Shakespeare's timeless, blood-soaked tale of murder, lust and power is to get a modern movie makeover in Macbeth - Kill Bill Shakespeare, as director Malachi Bogdanov combines Macbeth with Tarantino's best loved films.
In order to make the film a reality, the producers have launched a crowdfunding campaign that has already received financial backing from actor Ian McKellen.
"This a fantastic opportunity to create a movie that will change the way young people look at Shakespeare and hopefully inspire them to explore his great works a little further," Bogdanov said in a statement.
"We believe that for younger audiences, the accessible nature of the project will have a wide-reaching appeal.
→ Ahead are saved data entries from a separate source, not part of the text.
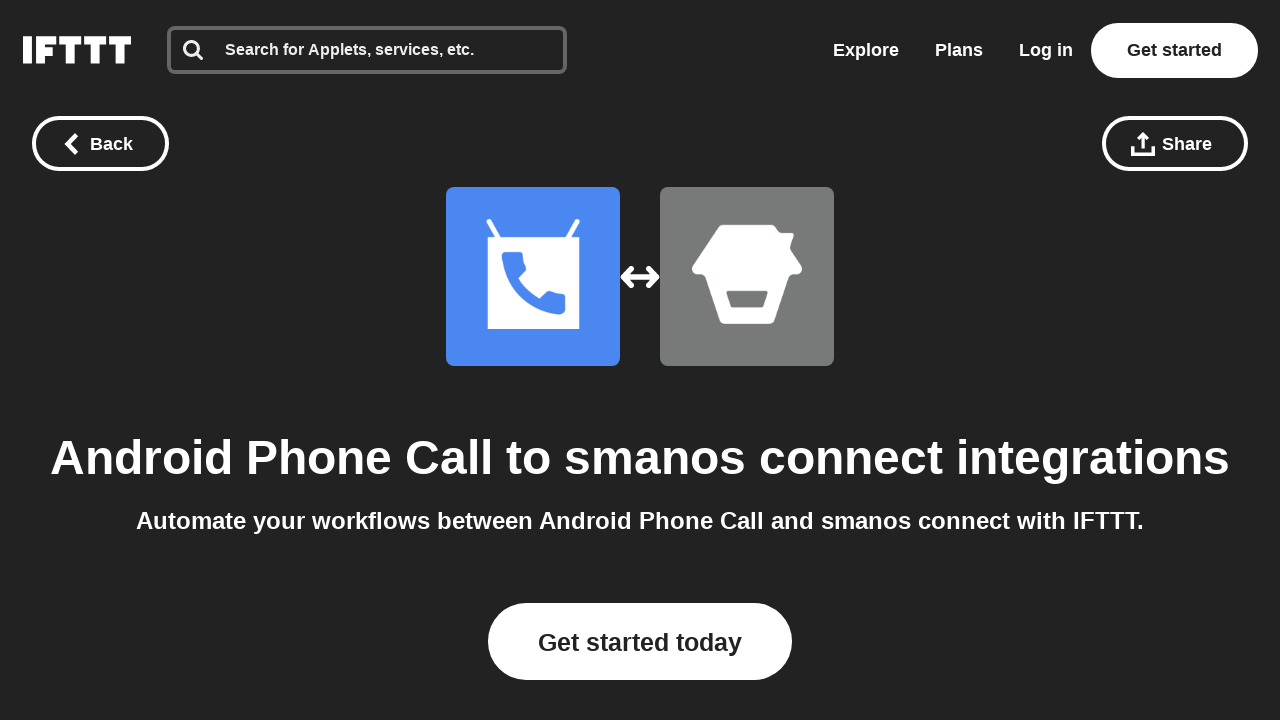

--- FILE ---
content_type: text/javascript
request_url: https://web-assets.ifttt.com/builds/assets/build_automation_dropdown-Dz0ikYaV.js
body_size: 631
content:
import{x as E}from"./header-BtxRs-bk.js";const S=async()=>{const i=document.querySelectorAll(".service-dropdown"),p=document.getElementById("create-applet-btn"),{addListener:d,cleanup:g}=E();i.forEach(t=>{const o=t.querySelector(".dropdown-display"),n=t.querySelector(".dropdown-menu");if(!o||!n)return;d(t,"click",e=>{if(e.preventDefault(),e.stopPropagation(),e.target.closest(".dropdown-menu"))return;const a=t.classList.contains("open");i.forEach(c=>{c!==t&&c.classList.contains("open")&&c.classList.remove("open")}),t.classList.toggle("open",!a)}),t.querySelectorAll(".dropdown-item").forEach(e=>{d(e,"click",a=>{a.preventDefault(),a.stopPropagation();const c=o.querySelector(".tqa-text"),f=o.querySelector(".service-icon");if(c&&e instanceof HTMLElement){const s=e.querySelector(".item-text")?.textContent?.trim();s&&(c.textContent=s)}if(f instanceof HTMLElement&&e instanceof HTMLElement){const m=f.querySelector("img");try{const l=JSON.parse(e.dataset.tqa||"{}").service;m&&l?.imageUrl&&(m.src=l.imageUrl,m.alt=l.id||""),l?.brandColor&&(f.style.backgroundColor=`#${l.brandColor}`)}catch(s){console.error("Error parsing TQA data for icon update:",s)}}t.classList.remove("open"),q()})})}),d(document,"click",t=>{t.target.closest(".service-dropdown")||i.forEach(n=>{n.classList.contains("open")&&n.classList.remove("open")})}),d(document,"keydown",t=>{t.key==="Escape"&&i.forEach(n=>{n.classList.contains("open")&&n.classList.remove("open")})});function y(t){if(!t)return null;const n=t.querySelector(".dropdown-display")?.querySelector(".tqa-text")?.textContent?.trim();if(!n)return null;const r=Array.from(t.querySelectorAll(".dropdown-item")).find(e=>e.querySelector(".item-text")?.textContent?.trim()===n);if(!r?.dataset.tqa)return null;try{const e=JSON.parse(r.dataset.tqa);return{type:e.type,full_module_name:e.fullModuleName,name:e.name,service:e.service}}catch(e){return console.error("Error parsing TQA data:",e),null}}function q(){const t=document.querySelector('[data-dropdown="trigger"]'),o=document.querySelector('[data-dropdown="action"]');if(!t||!o||!p)return;const n=y(t),r=y(o);if(n&&r){const e=`template_trigger=${encodeURIComponent(n.full_module_name)}`,u=`template_actions=${encodeURIComponent(r.full_module_name)}`,a=`${p.dataset.appletCreate}?${e}&${u}`;p.href=a}}g.withPageRestore(()=>{S()}),window.addEventListener("beforeunload",g)};export{S as B};
//# sourceMappingURL=build_automation_dropdown-Dz0ikYaV.js.map
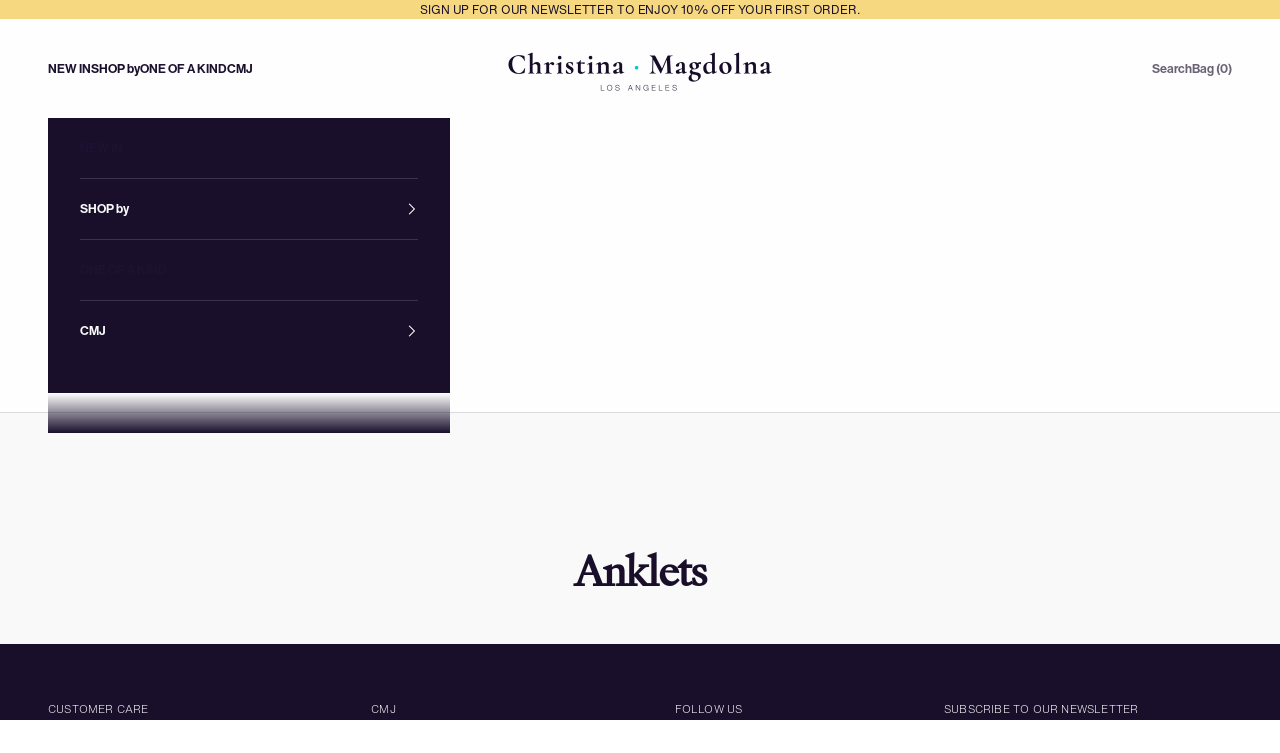

--- FILE ---
content_type: text/javascript
request_url: https://christinamagdolna.com/cdn/shop/t/12/assets/bss-custom.js?v=139309347796449138811726568761
body_size: -366
content:
document.addEventListener("bss:doneCreateFormRF",handleDoneCreateFormRF);function handleDoneCreateFormRF(){const b2bForm=document.getElementById("bss-b2b-registration-form-render"),passwordField=document.querySelector(".password-field");b2bForm&&passwordField&&passwordField.parentNode.insertBefore(b2bForm,passwordField.nextSibling),b2bForm&&b2bForm.querySelectorAll("div.form-group").forEach(div=>{const label=div.querySelector("label"),input=div.querySelector("input");label&&input&&(input.classList.add("input"),input.classList.remove("form-control"),input.placeholder=label.textContent.trim(),label.style.display="none")})}let timeBack=100;const handleF=()=>{if(BSS_B2B)try{$("#bss-b2b-registration-form-render").length>0?$("#create_customer").removeAttr("action"):timeBack-- >0&&setTimeout(handleF,200)}catch{setTimeout(handleF,200)}};handleF();
//# sourceMappingURL=/cdn/shop/t/12/assets/bss-custom.js.map?v=139309347796449138811726568761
Getting young people to appreciate Shakespeare, or indeed any classic, is a hard sell, but the enormous amount of positive feedback and reviews from the live shows means we are on the right track," he added.
The cast will be made up of graduates from Birmingham School of Acting, who starred in the stage version that proved a hit with audiences in Birmingham earlier this year and commemorated 400 years since Shakespeare's death.
Birmingham School of Acting, part of Birmingham City University, will also supply costumes, sets and props for the upcoming shoot.
The descent of Macbeth into madness and his relentless pursuit of his own destruction fuelled by paranoid fantasies of power and betrayal, will find poignant echoes in the violent world inhabited by Tarantino's gangsters, drug dealers and deadly assassins.
Underscored by a highly charged modern soundtrack, cinematic form and theatrical convention are being combined to create a movie that promises to be fast, furious, comic and provocative.
The film will be shot over 12 days in September in Birmingham City University's Parkside Building, where the filmmakers will have access to the institution's facilities in its four studios, as well as Europe's largest static green screen.
Although the film will be given a wide release, those behind the project will be targeting distribution among schools and universities around the world.